Moustache-man roughly shoved his hands inside Sam’s jacket and fumbled about.
He’ll find my police ID,
Sam thought.
And then what? How will he react when he finds I’m a copper?
Thrusting his hand into Sam’s inside pocket, Moustache-man pulled out the ID in its leather case.
‘What you got?’ the other man called across to him.
‘Nuffing,’ Moustache-man announced. ‘Just a wallet.’
‘Leave it for Patsy,’ ordered the other man. ‘Just so long as this little runt ain’t got no tricks up his sleeve, that’s all that counts.’
He didn’t even bother to look inside,
Sam thought as the badge was shoved back inside his jacket.
They’re not interested in my money. This isn’t a mugging.

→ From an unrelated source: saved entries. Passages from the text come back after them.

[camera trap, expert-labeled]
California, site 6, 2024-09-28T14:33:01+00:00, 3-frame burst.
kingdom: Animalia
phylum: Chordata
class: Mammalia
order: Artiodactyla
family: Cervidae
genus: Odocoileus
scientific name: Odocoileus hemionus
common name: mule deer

Now Sam could see that at the far end of the courtyard was another figure, just as huge as Moustache-man, but sporting a ponytail tied with a grubby red ribbon. He took hold of the mound of beige coloured sacking and began hauling it up. It was then that Sam realized that it wasn’t sacking at all – it was Gene. He caught a glimpse of Hunt’s face, his eyes closed and his mouth slack, before Ponytail threw him over his shoulder and strode across to the corrugated iron gate.
‘Bring ‘im,’ he barked, and Moustache-man reached down and grabbed Sam in his iron-like grip.
Sam kicked out, aiming to drive his heel into Moustache-man’s crotch, but missed, catching his muscle-packed thigh instead. Drawing on every ounce of strength, Sam tried to scramble away, reaching wildly for a heap of broken crates, hoping to grab some chunk of wood and fight his way out. But at once he felt those powerful hands slam down on him, dragging his arms behind his back and immobilizing him. Agonizingly, he was dragged to his feet. Sam felt the rough bristles of the man’s moustache prickling against his cheek.